(Stored entries)
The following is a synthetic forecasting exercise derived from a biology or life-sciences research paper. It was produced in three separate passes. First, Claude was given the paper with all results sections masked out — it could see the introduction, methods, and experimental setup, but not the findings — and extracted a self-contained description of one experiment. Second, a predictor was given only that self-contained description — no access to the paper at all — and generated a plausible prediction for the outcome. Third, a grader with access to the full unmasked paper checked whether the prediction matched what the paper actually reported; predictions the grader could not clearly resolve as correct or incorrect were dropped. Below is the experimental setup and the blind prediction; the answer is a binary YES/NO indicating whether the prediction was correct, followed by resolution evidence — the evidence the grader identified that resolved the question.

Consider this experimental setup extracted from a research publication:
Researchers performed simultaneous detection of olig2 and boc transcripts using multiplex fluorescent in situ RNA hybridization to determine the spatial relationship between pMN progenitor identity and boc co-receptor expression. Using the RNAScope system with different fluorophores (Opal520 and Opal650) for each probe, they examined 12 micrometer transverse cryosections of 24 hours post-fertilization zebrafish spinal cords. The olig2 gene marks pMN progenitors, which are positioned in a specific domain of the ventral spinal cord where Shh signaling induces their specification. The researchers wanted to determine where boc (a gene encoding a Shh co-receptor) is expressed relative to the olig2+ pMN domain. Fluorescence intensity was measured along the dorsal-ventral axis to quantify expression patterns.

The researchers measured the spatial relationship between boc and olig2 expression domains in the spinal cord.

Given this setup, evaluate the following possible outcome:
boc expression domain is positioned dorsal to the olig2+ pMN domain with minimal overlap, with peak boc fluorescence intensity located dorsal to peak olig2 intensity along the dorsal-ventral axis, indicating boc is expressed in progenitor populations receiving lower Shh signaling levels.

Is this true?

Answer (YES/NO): NO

* **THE TASK**: Among the entries above, the lines between the ones containing "The researchers measured" and "Given this setup, evaluate", inclusive, are to be transcribed exactly. No other line is to be given.

* **EXERCISE OUTPUT**:
The researchers measured the spatial relationship between boc and olig2 expression domains in the spinal cord.

Given this setup, evaluate the following possible outcome:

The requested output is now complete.